By Leigh Bills
I was excited to attend my first Gifted Association of Missouri conference in late October. I wasn’t entirely sure what to expect, but I was really hoping to pick up some parenting tactics that would bring fresh energy to raise my gifted child. What I came away with was nowhere near that simple.
I was surprised to find that so many of the characteristics I have observed in my son over the past seven years and attributed to mere personality traits are common to many gifted children. This gave me a sense of greater community and the possibility of better understanding, but also the challenge of realizing again how little I know. It was encouraging to hear Dr. James Webb describe common experiences of parenting a gifted child, and I deeply appreciated the chance to finally laugh at some of those trying roller coaster moments. Seeing the nodding heads and chuckles of those around me, I felt a dawning possibility of kinship with other parents. Maybe my sense of the “otherness” of my child and our relationship and the unique twists his development and interests have taken thus far would not continue to be the isolating experience that it has been. I began to catch glimpses of the puzzle pieces that I have observed from his birth—the unwillingness to sleep, the advanced verbalization, the passionate interests that in-laws labelled as abnormal, and the anxiety and perfectionism, all falling into a larger picture of his unique mind and personality. This, I intuitively knew about him, but now I had a larger context for it. I felt validated for the times I have tried to stand in the gap and not force him to be the square peg stuffed in the round hole on the pegboard. But also, aware of my inadequacy to help him negotiate the complexities of channeling his overexcitabilities into positive outlets and feeling that he “belongs” in this world.

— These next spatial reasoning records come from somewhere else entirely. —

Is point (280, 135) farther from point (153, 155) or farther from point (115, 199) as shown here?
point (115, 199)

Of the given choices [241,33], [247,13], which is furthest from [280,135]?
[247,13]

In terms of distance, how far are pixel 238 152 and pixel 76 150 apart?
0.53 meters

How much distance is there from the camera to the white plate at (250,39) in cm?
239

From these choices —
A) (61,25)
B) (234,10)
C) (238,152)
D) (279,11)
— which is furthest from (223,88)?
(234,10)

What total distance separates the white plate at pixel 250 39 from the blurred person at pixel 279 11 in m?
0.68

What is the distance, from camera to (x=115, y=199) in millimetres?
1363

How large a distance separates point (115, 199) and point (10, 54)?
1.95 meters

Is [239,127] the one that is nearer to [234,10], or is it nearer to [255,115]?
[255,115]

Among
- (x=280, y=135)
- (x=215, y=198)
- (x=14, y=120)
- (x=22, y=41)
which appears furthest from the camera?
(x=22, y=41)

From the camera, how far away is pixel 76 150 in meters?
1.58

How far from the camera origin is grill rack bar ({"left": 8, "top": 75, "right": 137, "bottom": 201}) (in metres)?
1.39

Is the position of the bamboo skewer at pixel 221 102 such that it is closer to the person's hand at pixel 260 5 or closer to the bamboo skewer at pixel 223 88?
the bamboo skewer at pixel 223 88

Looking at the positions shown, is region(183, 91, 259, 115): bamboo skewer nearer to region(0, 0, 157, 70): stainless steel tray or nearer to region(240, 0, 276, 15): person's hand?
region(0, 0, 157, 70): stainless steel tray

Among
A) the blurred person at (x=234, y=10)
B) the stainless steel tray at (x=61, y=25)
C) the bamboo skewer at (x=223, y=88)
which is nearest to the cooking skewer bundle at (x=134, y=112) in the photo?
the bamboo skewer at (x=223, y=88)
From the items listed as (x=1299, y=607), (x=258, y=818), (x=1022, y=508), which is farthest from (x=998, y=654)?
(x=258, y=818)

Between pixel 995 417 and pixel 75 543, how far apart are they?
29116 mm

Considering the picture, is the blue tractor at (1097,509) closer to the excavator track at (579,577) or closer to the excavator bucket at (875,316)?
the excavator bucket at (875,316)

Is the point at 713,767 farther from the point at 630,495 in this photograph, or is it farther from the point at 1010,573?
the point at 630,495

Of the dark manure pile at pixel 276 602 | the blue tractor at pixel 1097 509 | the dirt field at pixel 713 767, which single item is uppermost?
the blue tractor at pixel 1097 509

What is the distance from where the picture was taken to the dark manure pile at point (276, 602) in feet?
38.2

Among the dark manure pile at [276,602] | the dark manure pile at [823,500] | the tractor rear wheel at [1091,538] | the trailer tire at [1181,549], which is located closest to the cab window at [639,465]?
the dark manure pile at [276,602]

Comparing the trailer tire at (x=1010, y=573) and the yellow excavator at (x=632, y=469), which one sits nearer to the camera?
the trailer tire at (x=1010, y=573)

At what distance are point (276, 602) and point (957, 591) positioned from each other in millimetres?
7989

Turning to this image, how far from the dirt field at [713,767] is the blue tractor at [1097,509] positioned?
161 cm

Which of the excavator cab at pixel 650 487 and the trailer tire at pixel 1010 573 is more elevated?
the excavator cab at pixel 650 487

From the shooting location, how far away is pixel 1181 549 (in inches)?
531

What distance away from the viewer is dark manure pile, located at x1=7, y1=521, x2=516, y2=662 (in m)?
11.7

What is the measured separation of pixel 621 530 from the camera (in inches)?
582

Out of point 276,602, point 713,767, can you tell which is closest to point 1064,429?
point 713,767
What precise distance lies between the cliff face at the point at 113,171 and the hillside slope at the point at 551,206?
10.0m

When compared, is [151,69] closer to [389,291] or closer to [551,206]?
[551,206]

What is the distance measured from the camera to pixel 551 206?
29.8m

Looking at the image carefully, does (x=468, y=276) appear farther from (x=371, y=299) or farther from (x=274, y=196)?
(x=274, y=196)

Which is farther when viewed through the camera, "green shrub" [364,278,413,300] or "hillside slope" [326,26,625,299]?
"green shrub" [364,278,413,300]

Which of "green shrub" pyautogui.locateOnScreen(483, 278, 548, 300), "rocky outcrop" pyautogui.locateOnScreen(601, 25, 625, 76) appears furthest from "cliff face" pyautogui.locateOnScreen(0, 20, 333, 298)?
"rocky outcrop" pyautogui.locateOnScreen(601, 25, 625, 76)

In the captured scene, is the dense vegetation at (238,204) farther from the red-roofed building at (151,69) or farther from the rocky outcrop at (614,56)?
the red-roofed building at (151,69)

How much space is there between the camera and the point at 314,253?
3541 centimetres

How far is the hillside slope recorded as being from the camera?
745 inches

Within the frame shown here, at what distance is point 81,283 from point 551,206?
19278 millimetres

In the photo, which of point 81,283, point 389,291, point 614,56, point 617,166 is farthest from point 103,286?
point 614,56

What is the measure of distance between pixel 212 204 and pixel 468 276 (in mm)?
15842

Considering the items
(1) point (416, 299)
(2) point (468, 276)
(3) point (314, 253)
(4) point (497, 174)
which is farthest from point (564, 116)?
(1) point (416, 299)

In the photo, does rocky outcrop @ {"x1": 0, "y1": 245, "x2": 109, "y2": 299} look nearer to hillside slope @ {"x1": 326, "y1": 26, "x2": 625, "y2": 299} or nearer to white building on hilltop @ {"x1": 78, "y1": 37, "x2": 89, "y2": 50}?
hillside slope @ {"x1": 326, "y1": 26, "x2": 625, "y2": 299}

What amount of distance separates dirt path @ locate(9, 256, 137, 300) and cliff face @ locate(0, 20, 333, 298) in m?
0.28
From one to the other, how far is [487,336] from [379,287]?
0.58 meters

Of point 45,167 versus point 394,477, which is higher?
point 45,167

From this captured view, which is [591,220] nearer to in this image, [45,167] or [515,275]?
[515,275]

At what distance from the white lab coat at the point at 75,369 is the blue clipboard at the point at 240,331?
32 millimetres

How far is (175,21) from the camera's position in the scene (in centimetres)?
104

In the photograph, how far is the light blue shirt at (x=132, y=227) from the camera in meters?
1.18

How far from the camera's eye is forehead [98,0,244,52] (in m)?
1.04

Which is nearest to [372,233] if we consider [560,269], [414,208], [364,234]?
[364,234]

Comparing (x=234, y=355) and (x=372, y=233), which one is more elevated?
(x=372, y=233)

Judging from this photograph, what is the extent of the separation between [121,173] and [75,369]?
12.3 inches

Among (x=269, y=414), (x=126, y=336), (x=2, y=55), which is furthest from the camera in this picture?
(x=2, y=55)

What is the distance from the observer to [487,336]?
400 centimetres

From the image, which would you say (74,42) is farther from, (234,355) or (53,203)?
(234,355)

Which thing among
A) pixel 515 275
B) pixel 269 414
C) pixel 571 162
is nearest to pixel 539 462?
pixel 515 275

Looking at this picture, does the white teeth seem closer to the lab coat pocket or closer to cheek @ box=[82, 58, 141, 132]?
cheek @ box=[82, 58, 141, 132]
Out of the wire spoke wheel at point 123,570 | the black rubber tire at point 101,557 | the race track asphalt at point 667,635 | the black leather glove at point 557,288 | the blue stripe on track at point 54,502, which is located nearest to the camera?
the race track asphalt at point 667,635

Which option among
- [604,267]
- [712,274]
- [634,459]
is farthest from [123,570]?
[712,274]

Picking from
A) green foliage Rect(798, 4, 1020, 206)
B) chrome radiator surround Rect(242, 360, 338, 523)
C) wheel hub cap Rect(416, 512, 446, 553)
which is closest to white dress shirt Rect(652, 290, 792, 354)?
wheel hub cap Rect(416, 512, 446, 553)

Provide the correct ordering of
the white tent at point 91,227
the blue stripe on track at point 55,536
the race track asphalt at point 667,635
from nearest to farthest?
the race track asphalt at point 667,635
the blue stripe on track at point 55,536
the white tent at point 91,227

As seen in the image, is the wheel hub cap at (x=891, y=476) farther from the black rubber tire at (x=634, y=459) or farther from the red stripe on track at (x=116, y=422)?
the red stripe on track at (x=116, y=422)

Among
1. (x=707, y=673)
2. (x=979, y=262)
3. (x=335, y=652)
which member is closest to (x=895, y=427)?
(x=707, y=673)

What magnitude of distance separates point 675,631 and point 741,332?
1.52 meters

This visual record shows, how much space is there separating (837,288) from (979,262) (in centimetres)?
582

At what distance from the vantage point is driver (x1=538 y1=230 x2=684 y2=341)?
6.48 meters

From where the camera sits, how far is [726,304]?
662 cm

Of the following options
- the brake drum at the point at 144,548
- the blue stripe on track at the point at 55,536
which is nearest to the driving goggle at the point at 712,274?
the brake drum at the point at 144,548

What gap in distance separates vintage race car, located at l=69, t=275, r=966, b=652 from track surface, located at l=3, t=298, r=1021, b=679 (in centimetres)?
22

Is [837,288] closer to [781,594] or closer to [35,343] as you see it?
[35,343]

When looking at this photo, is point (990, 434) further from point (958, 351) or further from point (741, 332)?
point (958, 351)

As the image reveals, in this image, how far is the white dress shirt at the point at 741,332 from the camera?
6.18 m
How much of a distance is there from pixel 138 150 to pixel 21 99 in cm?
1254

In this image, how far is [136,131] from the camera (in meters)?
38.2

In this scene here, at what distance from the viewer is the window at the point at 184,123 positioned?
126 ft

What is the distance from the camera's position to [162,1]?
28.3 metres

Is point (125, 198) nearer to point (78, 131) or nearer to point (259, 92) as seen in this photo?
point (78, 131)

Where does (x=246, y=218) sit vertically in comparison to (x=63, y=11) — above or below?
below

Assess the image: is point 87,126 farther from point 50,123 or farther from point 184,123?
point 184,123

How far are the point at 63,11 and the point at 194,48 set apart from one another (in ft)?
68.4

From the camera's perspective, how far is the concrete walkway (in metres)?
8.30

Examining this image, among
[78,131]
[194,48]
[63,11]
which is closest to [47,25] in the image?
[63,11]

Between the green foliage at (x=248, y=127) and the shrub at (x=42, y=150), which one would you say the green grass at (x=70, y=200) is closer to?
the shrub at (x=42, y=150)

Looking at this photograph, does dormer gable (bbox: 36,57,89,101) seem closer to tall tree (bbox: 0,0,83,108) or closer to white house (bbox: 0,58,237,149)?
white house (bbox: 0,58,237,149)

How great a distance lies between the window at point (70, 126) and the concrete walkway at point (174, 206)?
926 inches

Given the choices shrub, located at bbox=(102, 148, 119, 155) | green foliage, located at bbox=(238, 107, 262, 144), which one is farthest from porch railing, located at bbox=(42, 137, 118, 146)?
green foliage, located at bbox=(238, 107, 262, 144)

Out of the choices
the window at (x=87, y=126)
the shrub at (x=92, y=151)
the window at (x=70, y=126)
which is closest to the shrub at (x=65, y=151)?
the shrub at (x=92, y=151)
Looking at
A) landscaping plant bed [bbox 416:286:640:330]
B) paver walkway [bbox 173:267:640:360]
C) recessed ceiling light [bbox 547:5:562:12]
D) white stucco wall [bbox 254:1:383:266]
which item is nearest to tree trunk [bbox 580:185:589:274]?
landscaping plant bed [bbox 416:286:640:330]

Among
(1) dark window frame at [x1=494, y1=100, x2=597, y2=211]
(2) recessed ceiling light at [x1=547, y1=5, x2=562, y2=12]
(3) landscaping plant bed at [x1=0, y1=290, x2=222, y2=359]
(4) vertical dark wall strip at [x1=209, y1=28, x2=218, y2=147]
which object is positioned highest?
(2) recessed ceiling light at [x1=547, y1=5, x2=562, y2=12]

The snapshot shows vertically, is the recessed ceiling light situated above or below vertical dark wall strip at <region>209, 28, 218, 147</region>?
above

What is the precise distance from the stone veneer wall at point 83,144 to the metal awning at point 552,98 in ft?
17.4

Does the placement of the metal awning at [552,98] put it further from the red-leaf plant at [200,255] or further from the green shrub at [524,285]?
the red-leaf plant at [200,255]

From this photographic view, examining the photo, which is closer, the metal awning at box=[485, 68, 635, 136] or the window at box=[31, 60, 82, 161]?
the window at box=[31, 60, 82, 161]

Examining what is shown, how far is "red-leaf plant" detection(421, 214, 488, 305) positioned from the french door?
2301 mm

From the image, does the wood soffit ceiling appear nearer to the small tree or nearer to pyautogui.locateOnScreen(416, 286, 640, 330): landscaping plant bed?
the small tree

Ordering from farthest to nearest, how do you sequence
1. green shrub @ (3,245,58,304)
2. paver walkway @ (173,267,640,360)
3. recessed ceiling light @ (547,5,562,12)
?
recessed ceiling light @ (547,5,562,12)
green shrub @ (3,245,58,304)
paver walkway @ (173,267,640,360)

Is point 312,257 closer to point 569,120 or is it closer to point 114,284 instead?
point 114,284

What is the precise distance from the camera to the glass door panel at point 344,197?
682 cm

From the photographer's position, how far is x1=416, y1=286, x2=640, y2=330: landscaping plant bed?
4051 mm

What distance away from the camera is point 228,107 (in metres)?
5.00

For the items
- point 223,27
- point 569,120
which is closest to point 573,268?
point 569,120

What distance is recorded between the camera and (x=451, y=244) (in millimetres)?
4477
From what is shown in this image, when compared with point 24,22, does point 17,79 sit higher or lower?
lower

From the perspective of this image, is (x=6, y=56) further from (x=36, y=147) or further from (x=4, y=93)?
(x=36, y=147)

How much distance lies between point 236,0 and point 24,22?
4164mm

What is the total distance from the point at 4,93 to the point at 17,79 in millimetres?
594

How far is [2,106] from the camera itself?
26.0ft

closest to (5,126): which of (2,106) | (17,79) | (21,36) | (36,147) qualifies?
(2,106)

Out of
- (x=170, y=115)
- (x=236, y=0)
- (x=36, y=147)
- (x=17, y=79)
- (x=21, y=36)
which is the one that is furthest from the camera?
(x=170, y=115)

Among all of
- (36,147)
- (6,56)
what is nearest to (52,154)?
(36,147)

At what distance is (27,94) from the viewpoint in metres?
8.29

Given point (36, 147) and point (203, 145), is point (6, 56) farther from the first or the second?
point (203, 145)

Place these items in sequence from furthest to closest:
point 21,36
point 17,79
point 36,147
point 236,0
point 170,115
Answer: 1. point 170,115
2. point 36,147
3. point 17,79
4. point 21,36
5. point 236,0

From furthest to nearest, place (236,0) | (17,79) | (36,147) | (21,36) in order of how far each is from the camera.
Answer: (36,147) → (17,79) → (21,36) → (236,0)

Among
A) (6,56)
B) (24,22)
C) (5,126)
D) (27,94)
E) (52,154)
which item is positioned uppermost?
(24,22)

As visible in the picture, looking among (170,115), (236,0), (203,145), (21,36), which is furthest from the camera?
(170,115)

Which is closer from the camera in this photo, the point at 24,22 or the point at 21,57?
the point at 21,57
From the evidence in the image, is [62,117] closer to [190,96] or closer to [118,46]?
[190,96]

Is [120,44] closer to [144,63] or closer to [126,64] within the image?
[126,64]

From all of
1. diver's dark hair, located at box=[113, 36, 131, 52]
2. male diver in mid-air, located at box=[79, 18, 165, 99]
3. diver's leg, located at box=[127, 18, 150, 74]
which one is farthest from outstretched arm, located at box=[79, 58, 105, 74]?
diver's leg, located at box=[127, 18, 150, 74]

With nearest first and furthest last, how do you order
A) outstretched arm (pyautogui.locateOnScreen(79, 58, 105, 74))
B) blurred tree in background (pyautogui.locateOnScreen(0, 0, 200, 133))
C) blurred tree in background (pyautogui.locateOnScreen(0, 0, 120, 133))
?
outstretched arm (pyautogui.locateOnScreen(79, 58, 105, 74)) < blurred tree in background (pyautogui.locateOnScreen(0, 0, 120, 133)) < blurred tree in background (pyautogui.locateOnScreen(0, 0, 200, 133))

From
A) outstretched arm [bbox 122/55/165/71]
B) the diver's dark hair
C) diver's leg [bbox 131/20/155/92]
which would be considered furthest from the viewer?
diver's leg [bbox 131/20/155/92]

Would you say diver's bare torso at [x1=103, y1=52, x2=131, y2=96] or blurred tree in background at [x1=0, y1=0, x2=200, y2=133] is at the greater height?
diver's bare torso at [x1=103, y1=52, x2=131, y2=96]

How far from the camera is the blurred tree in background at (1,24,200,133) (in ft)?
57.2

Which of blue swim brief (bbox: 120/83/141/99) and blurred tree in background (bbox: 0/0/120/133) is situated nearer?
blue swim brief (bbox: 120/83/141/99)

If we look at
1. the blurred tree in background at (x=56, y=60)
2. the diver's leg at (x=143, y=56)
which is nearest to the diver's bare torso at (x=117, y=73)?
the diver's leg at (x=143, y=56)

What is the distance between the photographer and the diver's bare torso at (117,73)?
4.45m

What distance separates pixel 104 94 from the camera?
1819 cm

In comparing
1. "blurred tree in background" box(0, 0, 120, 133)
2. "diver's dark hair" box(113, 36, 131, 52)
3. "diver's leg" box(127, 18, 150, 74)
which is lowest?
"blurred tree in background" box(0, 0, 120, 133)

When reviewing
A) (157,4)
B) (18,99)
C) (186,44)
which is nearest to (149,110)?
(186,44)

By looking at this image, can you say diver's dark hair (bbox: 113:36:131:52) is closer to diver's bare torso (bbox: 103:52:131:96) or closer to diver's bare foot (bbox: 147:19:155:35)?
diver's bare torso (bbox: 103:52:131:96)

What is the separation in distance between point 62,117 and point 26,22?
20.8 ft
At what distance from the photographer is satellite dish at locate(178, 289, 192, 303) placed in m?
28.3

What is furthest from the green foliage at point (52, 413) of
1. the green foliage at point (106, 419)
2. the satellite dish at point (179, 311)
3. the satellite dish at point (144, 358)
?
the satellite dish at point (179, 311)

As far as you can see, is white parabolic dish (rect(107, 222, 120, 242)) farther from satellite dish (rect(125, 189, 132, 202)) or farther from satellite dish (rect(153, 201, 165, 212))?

After listening to Dr. Brandi Klepper, I sincerely wished that I could spend the weekend with her and pick her brain. She made it sound so feasible to raise a well-adjusted, healthy, integrated child who has a sense of self and yet feels a belonging to a greater community! Ha! While that is obviously no simple task, it was notable the volume of parents and children that she sees as they strive toward that goal. It made me wish we could join her practice too!
Lunch was a pleasure as I sat with other parents and listened to their experiences and their commitment to supporting and encouraging their children. It was eye opening to realize the support that is out there if you know where to look. But as always, it was overwhelming to feel that the burden of this may fall largely on my shoulders as parent. That feeling did not diminish during the final session in which Sara Lampe exhorted the parents to get deeply involved and to be the voice of change demanding equal educational rights for gifted students and their unique needs. I am grateful for the support of the many educators and administrators currently engaging these children, but I left feeling concerned that those same programs may be at risk.
All in all, it was a whirlwind introduction to the world of gifted education and to the ongoing and very unique gifts and challenges that these students face across their lifetimes. It was a nice reminder that parenting is one encounter at a time and that a lot of grace is required by all parties as we walk it out over the long haul.